_AIM OF THE EXERCISE:_
Collect every line in the records below that contains the word "yellow", and copy each such line in full.
═════ STORED ROWS
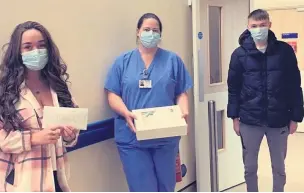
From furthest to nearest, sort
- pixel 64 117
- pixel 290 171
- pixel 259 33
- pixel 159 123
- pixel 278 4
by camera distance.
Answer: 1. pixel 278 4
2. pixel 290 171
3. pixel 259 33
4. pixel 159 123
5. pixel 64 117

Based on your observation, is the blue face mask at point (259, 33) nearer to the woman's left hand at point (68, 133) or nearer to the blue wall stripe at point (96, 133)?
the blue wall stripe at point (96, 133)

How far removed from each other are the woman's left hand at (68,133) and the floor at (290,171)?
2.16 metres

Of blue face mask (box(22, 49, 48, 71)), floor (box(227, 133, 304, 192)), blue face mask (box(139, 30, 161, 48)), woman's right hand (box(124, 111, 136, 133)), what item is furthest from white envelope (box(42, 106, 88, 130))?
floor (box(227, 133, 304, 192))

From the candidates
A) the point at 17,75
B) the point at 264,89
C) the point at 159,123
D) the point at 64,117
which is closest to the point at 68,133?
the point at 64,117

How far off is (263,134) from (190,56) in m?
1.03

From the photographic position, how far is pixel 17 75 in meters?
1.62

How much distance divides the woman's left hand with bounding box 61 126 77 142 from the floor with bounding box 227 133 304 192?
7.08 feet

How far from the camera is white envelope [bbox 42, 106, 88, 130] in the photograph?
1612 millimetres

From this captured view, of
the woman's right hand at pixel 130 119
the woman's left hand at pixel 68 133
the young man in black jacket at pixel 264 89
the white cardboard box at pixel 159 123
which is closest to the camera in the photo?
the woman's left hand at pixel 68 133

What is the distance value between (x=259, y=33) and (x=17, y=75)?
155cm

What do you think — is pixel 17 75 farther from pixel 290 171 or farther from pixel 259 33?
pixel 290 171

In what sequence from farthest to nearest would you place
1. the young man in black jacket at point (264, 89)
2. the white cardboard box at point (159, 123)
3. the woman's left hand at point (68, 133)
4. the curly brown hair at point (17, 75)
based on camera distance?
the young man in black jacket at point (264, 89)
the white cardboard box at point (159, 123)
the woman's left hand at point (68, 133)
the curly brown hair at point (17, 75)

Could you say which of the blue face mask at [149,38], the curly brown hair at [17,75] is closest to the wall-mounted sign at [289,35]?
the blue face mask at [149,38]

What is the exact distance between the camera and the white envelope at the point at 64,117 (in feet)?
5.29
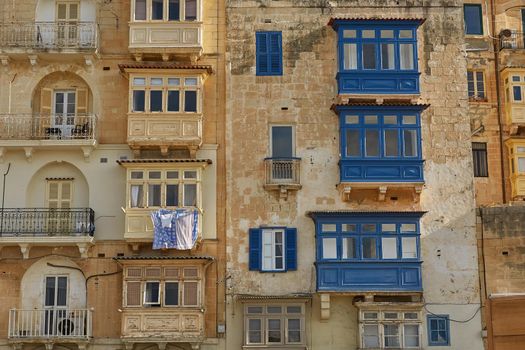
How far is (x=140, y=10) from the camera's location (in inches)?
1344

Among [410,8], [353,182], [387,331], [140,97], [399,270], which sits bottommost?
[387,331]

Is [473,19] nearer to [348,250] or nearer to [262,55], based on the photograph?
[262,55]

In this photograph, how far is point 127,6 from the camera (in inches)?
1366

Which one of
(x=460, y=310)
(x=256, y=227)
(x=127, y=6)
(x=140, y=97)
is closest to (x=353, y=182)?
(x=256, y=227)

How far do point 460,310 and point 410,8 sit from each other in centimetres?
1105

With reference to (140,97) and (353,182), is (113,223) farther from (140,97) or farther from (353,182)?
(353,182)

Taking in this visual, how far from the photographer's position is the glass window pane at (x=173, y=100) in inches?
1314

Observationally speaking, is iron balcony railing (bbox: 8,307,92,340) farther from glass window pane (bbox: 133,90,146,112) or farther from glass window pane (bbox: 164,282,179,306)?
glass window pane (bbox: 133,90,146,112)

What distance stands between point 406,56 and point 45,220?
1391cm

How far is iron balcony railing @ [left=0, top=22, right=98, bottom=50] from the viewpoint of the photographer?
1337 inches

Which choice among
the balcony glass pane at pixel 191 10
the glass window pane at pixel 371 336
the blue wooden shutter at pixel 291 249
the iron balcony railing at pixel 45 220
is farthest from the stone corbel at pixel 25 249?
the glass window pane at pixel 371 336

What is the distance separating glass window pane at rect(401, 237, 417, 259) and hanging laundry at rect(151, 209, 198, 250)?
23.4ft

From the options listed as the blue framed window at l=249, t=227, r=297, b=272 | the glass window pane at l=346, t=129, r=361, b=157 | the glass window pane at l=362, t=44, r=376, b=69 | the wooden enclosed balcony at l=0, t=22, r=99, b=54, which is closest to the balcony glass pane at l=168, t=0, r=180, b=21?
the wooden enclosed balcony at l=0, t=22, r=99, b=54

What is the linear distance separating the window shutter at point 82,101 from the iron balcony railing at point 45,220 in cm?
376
══════════
═════ STORED ROWS
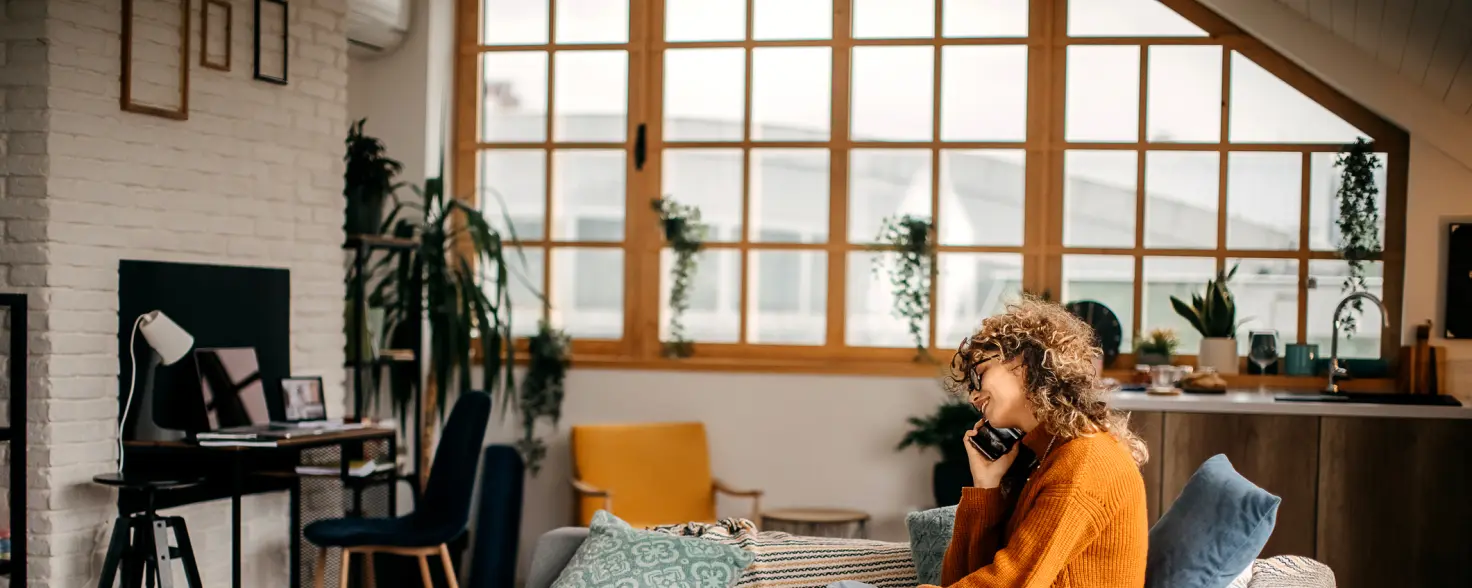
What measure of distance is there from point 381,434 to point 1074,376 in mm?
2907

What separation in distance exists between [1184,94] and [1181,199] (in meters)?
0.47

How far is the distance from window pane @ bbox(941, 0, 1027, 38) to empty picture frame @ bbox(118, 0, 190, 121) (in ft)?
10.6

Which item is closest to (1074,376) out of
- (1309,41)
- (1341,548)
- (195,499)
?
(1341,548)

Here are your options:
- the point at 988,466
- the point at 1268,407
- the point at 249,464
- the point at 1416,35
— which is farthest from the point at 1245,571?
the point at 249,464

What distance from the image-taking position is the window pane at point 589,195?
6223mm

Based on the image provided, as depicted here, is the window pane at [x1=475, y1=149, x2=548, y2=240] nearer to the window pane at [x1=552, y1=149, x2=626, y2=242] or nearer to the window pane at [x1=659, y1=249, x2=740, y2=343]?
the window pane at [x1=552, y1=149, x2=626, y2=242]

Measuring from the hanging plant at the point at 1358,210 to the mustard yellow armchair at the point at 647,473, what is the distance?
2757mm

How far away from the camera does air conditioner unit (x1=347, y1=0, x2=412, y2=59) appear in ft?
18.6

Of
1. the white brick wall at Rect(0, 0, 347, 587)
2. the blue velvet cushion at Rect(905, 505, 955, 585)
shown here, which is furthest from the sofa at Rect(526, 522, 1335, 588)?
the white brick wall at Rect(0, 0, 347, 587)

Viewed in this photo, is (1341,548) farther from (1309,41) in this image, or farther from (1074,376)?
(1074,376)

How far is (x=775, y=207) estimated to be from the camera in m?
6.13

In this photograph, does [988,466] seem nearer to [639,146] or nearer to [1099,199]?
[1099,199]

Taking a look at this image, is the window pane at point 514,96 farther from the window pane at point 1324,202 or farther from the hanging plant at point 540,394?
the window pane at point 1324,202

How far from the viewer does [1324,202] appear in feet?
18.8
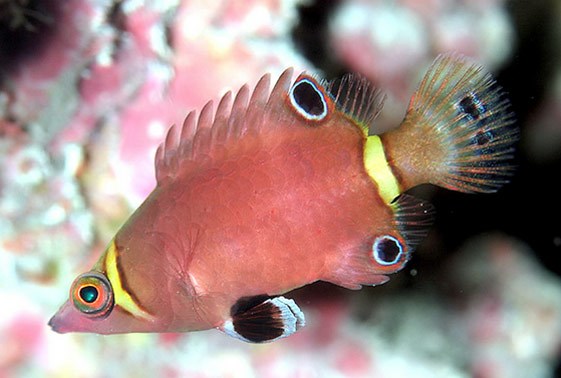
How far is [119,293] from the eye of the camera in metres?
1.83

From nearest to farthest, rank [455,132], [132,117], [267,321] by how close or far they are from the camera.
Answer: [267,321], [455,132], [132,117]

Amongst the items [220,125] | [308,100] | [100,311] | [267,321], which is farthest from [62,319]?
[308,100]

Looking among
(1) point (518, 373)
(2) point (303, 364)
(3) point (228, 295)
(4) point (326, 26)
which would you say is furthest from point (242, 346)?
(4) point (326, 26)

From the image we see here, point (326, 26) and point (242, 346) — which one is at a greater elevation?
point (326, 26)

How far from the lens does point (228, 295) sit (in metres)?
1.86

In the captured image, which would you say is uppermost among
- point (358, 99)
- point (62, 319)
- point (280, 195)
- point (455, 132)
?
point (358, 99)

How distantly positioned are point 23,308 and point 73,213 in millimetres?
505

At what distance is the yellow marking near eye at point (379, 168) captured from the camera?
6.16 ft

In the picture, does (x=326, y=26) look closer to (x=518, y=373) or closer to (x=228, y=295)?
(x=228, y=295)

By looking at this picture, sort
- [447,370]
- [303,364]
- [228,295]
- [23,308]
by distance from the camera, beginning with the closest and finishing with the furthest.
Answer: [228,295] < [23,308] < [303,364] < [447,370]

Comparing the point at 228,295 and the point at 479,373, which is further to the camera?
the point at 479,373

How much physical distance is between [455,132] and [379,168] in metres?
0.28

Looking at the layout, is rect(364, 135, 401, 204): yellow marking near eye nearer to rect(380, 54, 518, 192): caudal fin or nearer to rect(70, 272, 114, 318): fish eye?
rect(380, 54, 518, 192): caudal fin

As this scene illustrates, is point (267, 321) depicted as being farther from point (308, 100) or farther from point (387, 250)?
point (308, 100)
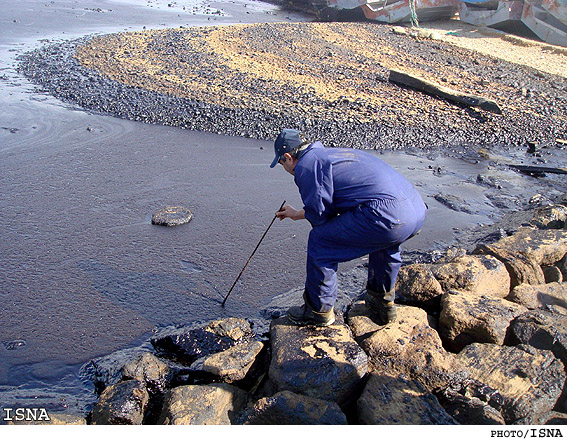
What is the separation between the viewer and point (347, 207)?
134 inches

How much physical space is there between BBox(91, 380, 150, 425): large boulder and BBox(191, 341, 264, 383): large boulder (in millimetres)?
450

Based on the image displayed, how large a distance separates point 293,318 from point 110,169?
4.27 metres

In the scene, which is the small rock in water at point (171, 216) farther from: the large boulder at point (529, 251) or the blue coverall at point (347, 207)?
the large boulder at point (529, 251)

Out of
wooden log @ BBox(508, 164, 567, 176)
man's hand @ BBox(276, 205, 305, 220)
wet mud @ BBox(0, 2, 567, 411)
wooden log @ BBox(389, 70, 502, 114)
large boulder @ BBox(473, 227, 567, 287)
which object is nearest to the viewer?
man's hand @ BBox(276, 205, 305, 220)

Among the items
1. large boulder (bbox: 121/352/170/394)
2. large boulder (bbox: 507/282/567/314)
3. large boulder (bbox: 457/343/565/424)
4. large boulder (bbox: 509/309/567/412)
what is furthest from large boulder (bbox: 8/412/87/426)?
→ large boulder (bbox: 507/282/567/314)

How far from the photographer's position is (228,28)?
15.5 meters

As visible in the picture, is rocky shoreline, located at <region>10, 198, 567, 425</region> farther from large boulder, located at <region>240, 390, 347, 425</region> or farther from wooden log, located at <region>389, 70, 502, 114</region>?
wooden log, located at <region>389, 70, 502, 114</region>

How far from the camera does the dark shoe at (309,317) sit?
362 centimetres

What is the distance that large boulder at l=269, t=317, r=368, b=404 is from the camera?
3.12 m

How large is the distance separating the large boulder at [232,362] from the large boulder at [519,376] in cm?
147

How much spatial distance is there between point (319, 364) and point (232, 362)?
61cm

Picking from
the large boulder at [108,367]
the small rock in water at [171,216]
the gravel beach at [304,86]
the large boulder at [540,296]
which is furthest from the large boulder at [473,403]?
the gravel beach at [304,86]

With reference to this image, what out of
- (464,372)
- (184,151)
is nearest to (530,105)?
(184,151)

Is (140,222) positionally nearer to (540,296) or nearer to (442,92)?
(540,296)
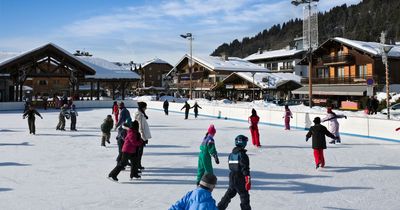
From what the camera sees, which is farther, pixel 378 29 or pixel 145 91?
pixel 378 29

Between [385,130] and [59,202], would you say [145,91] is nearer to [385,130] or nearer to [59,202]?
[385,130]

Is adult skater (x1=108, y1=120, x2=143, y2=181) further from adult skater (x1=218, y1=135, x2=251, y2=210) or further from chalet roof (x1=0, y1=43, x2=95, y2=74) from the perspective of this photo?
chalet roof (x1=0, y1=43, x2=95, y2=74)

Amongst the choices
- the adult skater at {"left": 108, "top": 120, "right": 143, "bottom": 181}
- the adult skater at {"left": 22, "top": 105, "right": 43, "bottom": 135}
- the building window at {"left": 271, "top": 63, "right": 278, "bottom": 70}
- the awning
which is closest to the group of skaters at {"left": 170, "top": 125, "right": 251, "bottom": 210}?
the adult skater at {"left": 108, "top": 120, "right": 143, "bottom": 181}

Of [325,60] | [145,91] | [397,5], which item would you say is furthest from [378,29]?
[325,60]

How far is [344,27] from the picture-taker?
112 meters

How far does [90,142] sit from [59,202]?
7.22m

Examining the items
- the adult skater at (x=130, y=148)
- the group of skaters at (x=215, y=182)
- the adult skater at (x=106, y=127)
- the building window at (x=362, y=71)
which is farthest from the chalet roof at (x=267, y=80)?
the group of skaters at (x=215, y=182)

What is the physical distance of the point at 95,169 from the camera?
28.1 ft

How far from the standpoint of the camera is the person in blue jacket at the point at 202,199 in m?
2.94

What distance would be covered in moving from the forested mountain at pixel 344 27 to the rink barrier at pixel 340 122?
══════════
_WRITTEN RESPONSE:_
Measuring from the hanging plant at the point at 1358,210 to the mustard yellow armchair at the point at 647,473, what is the distance?
At what distance is the yellow marking near eye at point (379, 168) captured from the camera?
Looking at the layout, is rect(364, 135, 401, 204): yellow marking near eye nearer to rect(380, 54, 518, 192): caudal fin or nearer to rect(70, 272, 114, 318): fish eye?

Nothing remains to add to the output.